Toyota’s Georgetown, Kentucky, plant — its biggest manufacturing site in the world — is about 150 miles from the proposed solar array, which is planned on a 2,500-acre former coal mine in Martin County, Kentucky.
While the power generated in eastern Kentucky won’t be physically delivered to Toyota, the automaker has agreed to purchase the plant’s output in what’s known as a "virtual power purchase agreement." Toyota will count the clean power as an offset of the electricity its operations consume from planet-warming fossil fuels such as coal and natural gas.
Toyota said the solar power will contribute to the automaker’s goal of making its operations in North America "carbon neutral" by 2035.
"It is important that renewable power is more available to large-scale U.S. energy buyers, and converting brownfields like this offers a path forward for former energy communities to take advantage of the infrastructure they already have with transmission lines while providing clean energy to the grid," said David Absher, Toyota Motor North America’s senior manager of environmental sustainability, in a news release.
Toyota is marking the 10 millionth Camry build at its Georgetown, Ky. plant. The white 2021 Toyota Camry SE rolled off the line capping a milestone year for the plant, which also celebrated 35 years of operation in the Bluegrass state. Image courtesy Toyota Kentucky. July 21, 2021
The agreement guarantees revenue for the Martin County solar array, allowing the project — expected to cost hundreds of millions of dollars — to move forward, according to former Kentucky Auditor Adam Edelen, whose company, Edelen Renewables, is involved in the project.
"You can’t build anything until somebody buys the power," Edelen told WDRB in an interview. "...Green energy, it finances backwards. You’ve got to have somebody who’s your end off-taker before you can before you can go to construction."
The project, planned for the former Martiki Coal Mine near Pilgrim, Kentucky, will start construction in the coming months and be operational in 2024, according to the news release.

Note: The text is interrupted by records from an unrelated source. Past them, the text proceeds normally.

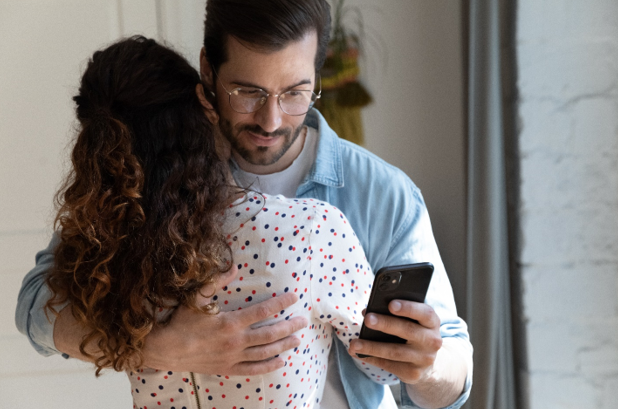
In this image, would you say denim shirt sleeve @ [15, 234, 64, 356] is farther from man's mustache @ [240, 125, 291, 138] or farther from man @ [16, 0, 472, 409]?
man's mustache @ [240, 125, 291, 138]

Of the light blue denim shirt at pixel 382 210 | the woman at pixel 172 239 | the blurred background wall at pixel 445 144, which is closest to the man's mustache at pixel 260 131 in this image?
the light blue denim shirt at pixel 382 210

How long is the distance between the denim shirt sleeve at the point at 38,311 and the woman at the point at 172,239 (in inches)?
8.0

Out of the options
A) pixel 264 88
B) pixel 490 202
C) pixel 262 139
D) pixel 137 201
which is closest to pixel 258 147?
pixel 262 139

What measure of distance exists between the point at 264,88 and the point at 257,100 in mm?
35

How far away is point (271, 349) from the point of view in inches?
33.1

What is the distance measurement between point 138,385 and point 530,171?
4.24ft

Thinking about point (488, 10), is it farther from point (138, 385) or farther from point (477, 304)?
point (138, 385)

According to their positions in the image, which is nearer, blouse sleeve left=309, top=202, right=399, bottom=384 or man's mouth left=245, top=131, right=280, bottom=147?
blouse sleeve left=309, top=202, right=399, bottom=384

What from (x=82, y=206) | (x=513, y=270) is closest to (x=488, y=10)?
(x=513, y=270)

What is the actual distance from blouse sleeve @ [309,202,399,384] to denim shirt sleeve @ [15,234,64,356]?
52 centimetres

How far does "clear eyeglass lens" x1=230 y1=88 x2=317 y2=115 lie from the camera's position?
1131 mm

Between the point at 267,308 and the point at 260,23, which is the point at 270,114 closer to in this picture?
the point at 260,23

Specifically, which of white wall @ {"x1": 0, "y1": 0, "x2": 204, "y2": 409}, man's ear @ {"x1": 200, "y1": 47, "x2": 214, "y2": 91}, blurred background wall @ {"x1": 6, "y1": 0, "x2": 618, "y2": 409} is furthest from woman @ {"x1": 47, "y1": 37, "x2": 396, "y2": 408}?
white wall @ {"x1": 0, "y1": 0, "x2": 204, "y2": 409}

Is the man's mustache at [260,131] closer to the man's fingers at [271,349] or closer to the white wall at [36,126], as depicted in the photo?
the man's fingers at [271,349]
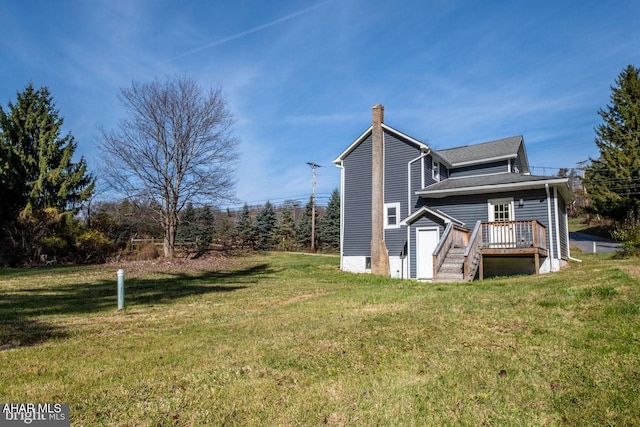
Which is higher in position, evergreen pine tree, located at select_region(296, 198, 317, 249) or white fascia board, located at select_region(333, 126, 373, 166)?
white fascia board, located at select_region(333, 126, 373, 166)

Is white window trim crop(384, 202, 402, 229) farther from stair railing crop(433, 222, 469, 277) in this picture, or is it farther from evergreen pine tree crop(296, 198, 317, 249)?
evergreen pine tree crop(296, 198, 317, 249)

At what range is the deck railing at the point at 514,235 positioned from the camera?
1480 centimetres

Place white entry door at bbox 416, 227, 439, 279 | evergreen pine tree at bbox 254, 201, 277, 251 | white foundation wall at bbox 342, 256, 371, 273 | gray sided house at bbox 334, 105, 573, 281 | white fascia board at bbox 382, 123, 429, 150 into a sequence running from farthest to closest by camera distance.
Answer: evergreen pine tree at bbox 254, 201, 277, 251
white foundation wall at bbox 342, 256, 371, 273
white fascia board at bbox 382, 123, 429, 150
white entry door at bbox 416, 227, 439, 279
gray sided house at bbox 334, 105, 573, 281

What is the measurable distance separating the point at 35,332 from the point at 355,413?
5.86m

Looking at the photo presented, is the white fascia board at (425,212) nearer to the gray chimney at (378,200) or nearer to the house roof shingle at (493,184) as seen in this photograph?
the house roof shingle at (493,184)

Savion, a utility-scale solar developer that is owned by oil giant Royal Dutch Shell, plans 100 megawatts of output in the first phase of the Martin County project. Savion has received approval to build up to 200 megawatts of capacity at the site.
Toyota will purchase all of the first 100 megawatts of output from the Martin County solar farm's initial phase, according to Edelen. The power will be sold on the open market through the PJM, a regional transmission organization that coordinates wholesale electricity movement across the northeast U.S.
The Martin County farm will be the largest solar array in Kentucky, though a handful of other solar projects of similar scale have been proposed, such as ACCIONA’s planned arrays in Fleming County and in Madison County.
All of Kentucky’s existing solar power — from residential rooftops to utility installations — amounts to about 157 MW, according to the Solar Energy Industries Association.
By comparison, the first phase of the Martin County project will produce 25 times more solar power than Louisville Gas & Electric’s solar farm along Interstate 64 in Simpsonville, Kentucky, which could reach up to 4 MW.
Edelen said the project will help demonstrate how "Appalachian coal country can be reimagined as a green energy production center."
The employment impact of the solar project is heavily weighted to its construction phase, which will create about 300 jobs, according to the news release. The ongoing operation of the plant will directly create 11 jobs, according to an economic impact study for the project.
"We’re going to maximize the local employment and economic benefits to this community," Edelen said. "And we’re going to provide a model for how you can help bring economic opportunity to communities that have been overlooked by the economic transition."